A decision tree regressor.
Syntax
parameters = dtrfit(X,y)
parameters = dtrfit(X,y,options)
Inputs
- X
- Training data.
- Type: double
- Dimension: vector | matrix
- y
- Target values.
- Type: double
- Dimension: vector | matrix
- options
- Type: struct
-
- criterion
- Function to measure quality of a split. 'mse' (default): mean squared error, 'friedman_mse': mean squared error with Friedman's improvement score for potential splits, 'mae': mean absolute error.
- Type: char
- Dimension: string
- splitter
- Strategy used to choose the split at each node. 'best' (default): chooses best split, 'random': chooses random split.
- Type: char
- Dimension: string
- max_depth
- The maximum depth of the tree. If not assigned, nodes are expanded until all leaves are pure or until all leaves contain less than min_samples_split.
- Type: integer
- Dimension: scalar
- min_samples_split
- The minimum number of samples required to split an internal node (default: 2). If integer, consider it as the minimum number. If float: (min_samples_split * n_samples) is taken as the minimum number of samples for each split.
- Type: double | integer
- Dimension: scalar
- min_samples_leaf
- The minimum number of samples required to be at a leaf node (default: 1). If number of samples are less than min_samples_leaf at any node, tree is not built further under that node. If integer: consider it as the minimum number. If float: (min_samples_leaf * number of samples) is taken as the minimum number of samples for each node.
- Type: double | integer
- Dimension: scalar
- min_weight_fraction_leaf
- The minimum weighted fraction of the sum total of weights (of all the input samples) required to be at a leaf node (default: 0).
- Type: double
- Dimension: scalar
- max_features
- The number of features to consider when looking for the best split (default: number of features in training data).
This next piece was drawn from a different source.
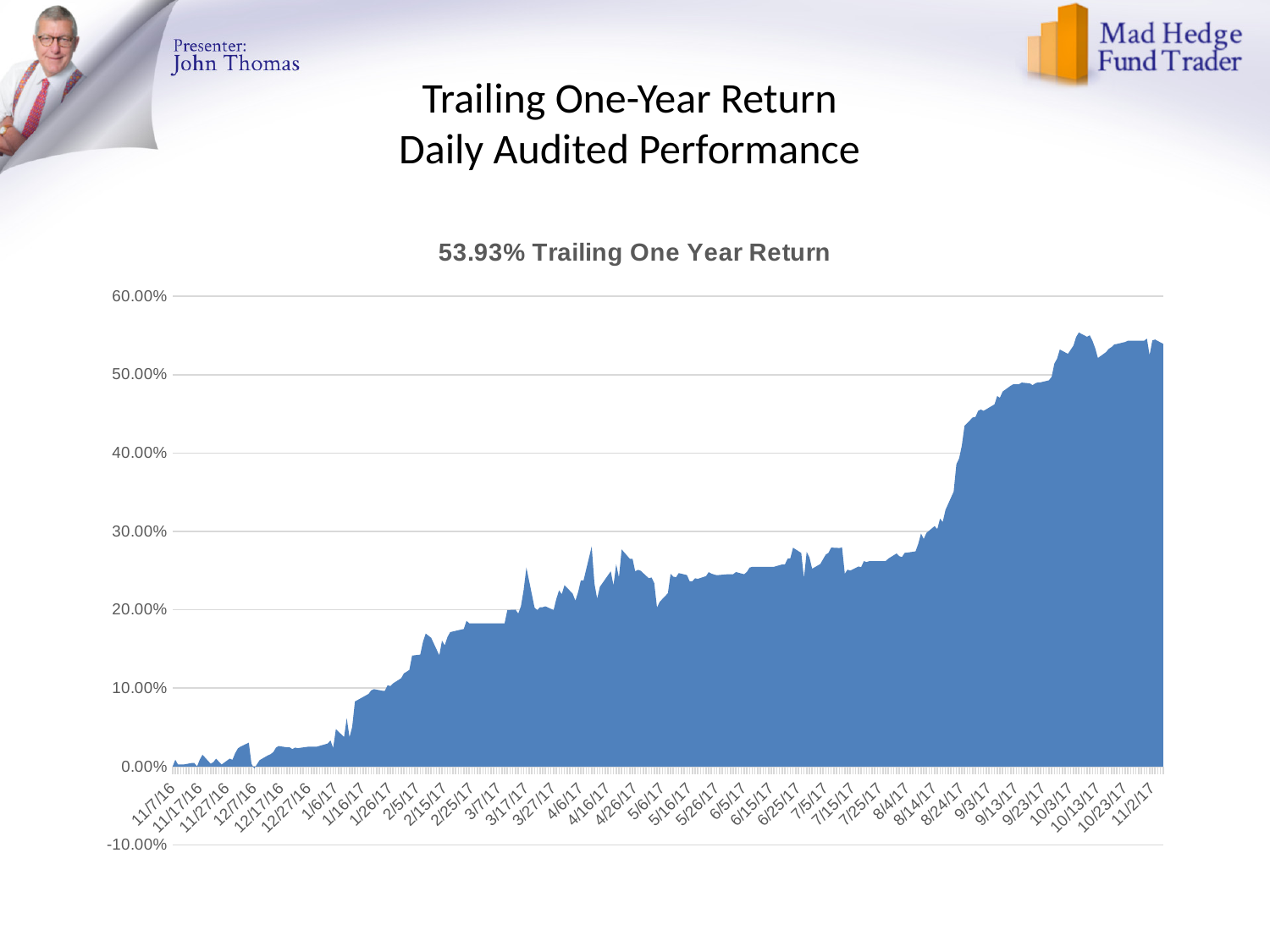
Overall, do the values rise or fall from 11/7/16 to 11/2/17? Rise What kind of chart is shown on the slide? Area chart Is the value for 11/7/16 greater or less than 10.00%? less What is the highest value shown on the vertical axis? 60.00% Is the value for 9/3/17 greater or less than 40.00%? greater What is the title of the chart? 53.93% Trailing One Year Return Is the value for 11/2/17 greater or less than 50.00%? greater What trailing one year return figure is stated in the chart title? 53.93% Which of 1/6/17 and 10/3/17 has the larger value? 10/3/17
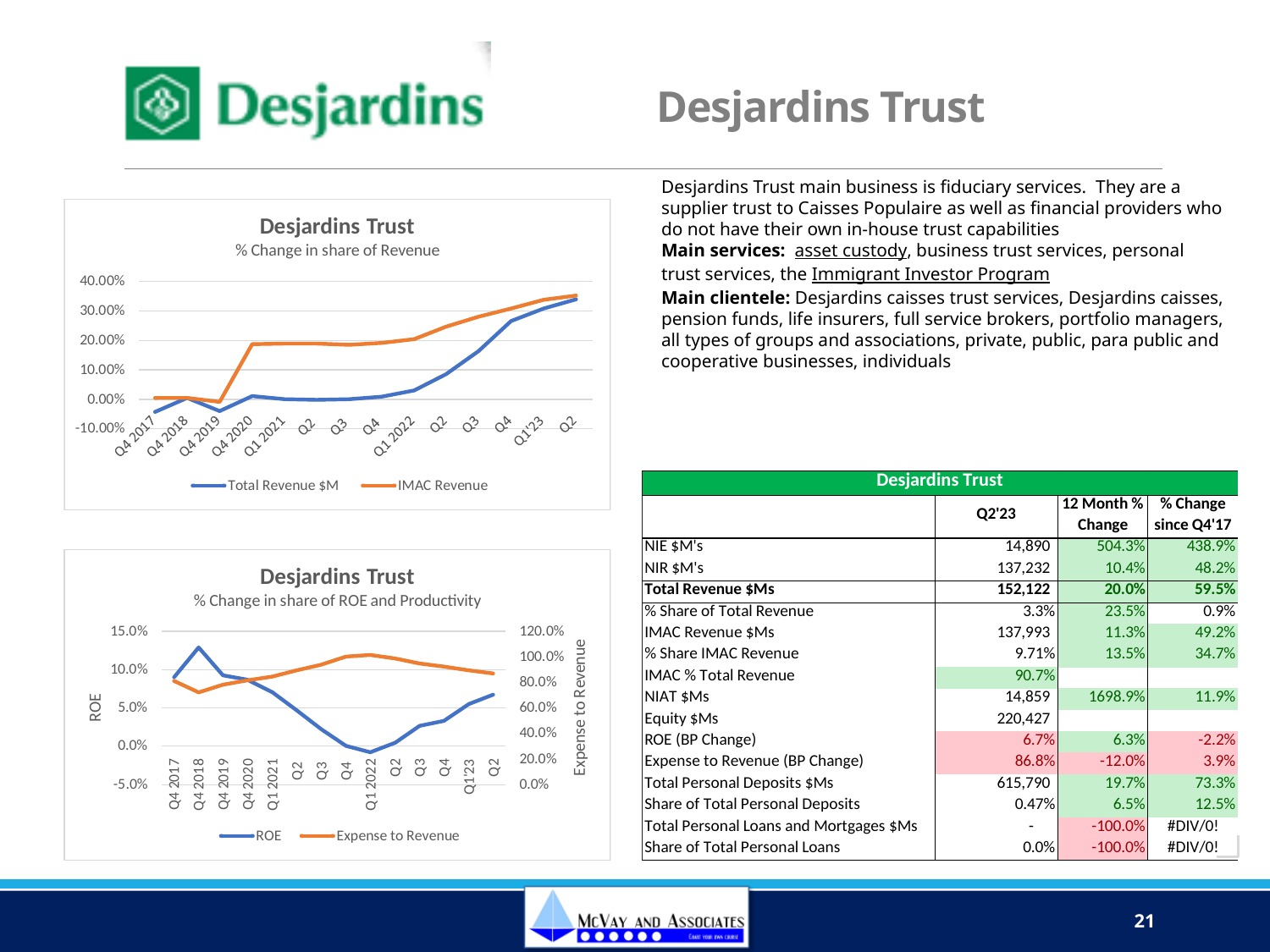
In the bottom chart (% Change in share of ROE and Productivity), at which x-axis point is ROE lowest? Q1 2022 In the top chart (% Change in share of Revenue), is the value for IMAC Revenue at Q4 2020 greater or less than 10.00%? greater In the top chart (% Change in share of Revenue), which series is higher at Q4 2020, Total Revenue $M or IMAC Revenue? IMAC Revenue In the top chart (% Change in share of Revenue), how many points are shown along the x axis? 14 In the bottom chart (% Change in share of ROE and Productivity), at which x-axis point is ROE highest? Q4 2018 In the top chart (% Change in share of Revenue), is the value for Total Revenue $M at Q4 2017 greater or less than 0.00%? less What kind of chart is the top chart titled 'Desjardins Trust % Change in share of Revenue'? line chart In the bottom chart (% Change in share of ROE and Productivity), is the value for Expense to Revenue at Q4 2021 greater or less than 80.0%? greater How many series does the legend of the top chart (% Change in share of Revenue) list? 2 What are the two legend entries in the bottom chart (% Change in share of ROE and Productivity)? ROE and Expense to Revenue In the top chart (% Change in share of Revenue), does Total Revenue $M generally rise or fall from Q1 2022 to Q2 at the end of the axis? rise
If integer: At each split, consider max_features. If float: At each split, consider floor(max_features * n_features).
- Type: double | integer
- Dimension: scalar
- random_state
- Controls the randomness of the model. At each split, features are randomly permuted. random_state is the seed used by the random number generator.
- Type: integer
- Dimension: scalar
- max_leaf_nodes
- Grow a tree with max_leaf_nodes in best-first fashion. Best nodes are defined by its reduction in impurity. If not assigned, then unlimited number of leaf nodes.
- Type: integer
- Dimension: scalar
- min_impurity_decrease
- A node will be split if this split reduces the impurity >= this value (default: 0).
- Type: double
- Dimension: scalar
Outputs
- parameters
- Contains all the values passed to dtrfit method as options. Additionally it has below key-value pairs.
- Type: struct
-
- scorer
- Function handle pointing to r2 function (R2 Coefficient of Determination).
- Type: function handle
- n_samples
- Number of rows in the training data.
- Type: integer
- Dimension: scalar
- n_features
- Number of columns in the training data.
- Type: integer
- Dimension: scalar
Example
Usage of dtrfit with options
X = [1 2 3; 4 5 6; 7 8 9; 10 11 12; 13 14 15; 16 17 18; 19 20 21];
y = [1, 2, 3, 4, 5, 6, 7];
options = struct;
options.random_state = 3; options.criterion = 'mae';
parameters = dtrfit(X, y, options);
parameters = struct [
criterion: mae
min_impurity_decrease: 0
min_samples_leaf: 1
min_samples_split: 2
min_weight_fraction_leaf: 0
model_name: model_1635312674663063
n_features: 3
n_samples: 7
random_state: 3
scorer: @r2
splitter: best
]
Comments
It performs regression by constructing a Decision Tree. Once the tree construction is over, it can be used for prediction using dtrpredict method. Output 'parameters' can be passed to dtrpredict function.